Les Secteurs d'améliorations rurales d'Algérie

Une population sans cesse croissante

Sans doute, quand le Gouverneur général Chataigneau lança le 18 avril  1946 les Secteurs d'améliorations rurales (il entreprit là une de ces tâches qui suffisent à l'honneur d'un homme) ne voyait-il pas aussi loin. Son objectif était simplement d'apporter un remède au problème démographico-économique de l'Algérie. Nous avons apporté à ce pays la paix intérieure et l'hygiène. Il en est résulté un accroissement  quasi géométrique de la population autochtone. Les chiffres suivants sont éloquents.

1830

1 500 000 habitants

1926

5 115 000 habitants

1931

5 588 000 habitants

1936

6 247 000 habitants

1949

8 000 000 habitants

Ce mouvement n'est pas arrêté. Si aucune catastrophe n'intervient, ce qu'à Dieu ne plaise, la population autochtone algérienne aura encore doublé en 1960.

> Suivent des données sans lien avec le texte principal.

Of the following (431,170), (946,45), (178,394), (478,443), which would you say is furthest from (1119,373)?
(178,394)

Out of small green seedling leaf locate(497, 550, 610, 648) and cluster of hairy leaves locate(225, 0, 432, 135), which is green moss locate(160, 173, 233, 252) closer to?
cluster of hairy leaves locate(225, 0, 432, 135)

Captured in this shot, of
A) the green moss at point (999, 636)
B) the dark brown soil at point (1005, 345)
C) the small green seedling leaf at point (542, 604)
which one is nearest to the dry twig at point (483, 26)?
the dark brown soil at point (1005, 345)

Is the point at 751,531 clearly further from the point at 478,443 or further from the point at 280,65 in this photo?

Cette population possède la plus grande partie des terres cultivables d'Algérie : 9 200 000 hectares sur 11 600 000. Malheureusement comme nous l'avons dit, elle les cultive dans l'ensemble fort mal (la Kabylie est absolument une exception ; cet immense verger de Kabylie évocateur de l'Hellade). Nous serions tenté de dire que les autochtones cultivent mal avec obstination. Nous nous rappellerons toujours ces Fellahs du bassin versant de l'Oued Fodda se refusant à labourer selon les courbes de niveau et suivant au contraire la plus grande pente. Dans ce paysage érodé, presque lunaire, où la roche perçait sans cesse la maigre terre, c'était douloureux de voir l'homme contribuer à la dégradation du sol. Nous évoquions certains de ces paysans noirs ou asiatiques si industrieux à édifier des terrasses, à retenir le sol. Est-ce la religion, la race, l'une et l'autre de pasteurs migrants, plus que de cultivateurs ? Le Fellah n'a pas le sens de la terre. Nomade mal fixé, elle n'est pour lui qu'un lieu transitoire. Cet homme qui voulait labourer dans le sens de la plus grande pente, ne nous demandait-il pas, à nous qui prétendions lui apprendre à mieux cultiver, qu'on l'exproprie ? Il n'avait pas cet enracinement au sol qui fait le vrai paysan.

Ne nous étonnons pas de la faiblesse des rendements. Sans doute les belles années, quand Allah le veut, la terre est généreuse. Mais ces cultures archaïques ne peuvent supporter aucun accroc. Quatre années sur cinq, elles ne donnent à peu près rien. Nous avons vu, dans des coins de steppe, entre Aflou et Laghouat ou encore aux environs de M'Sila des Fellahs s'obstiner à ensemencer en blé des terres qui ne leur procurent pas une récolte tous les dix ans.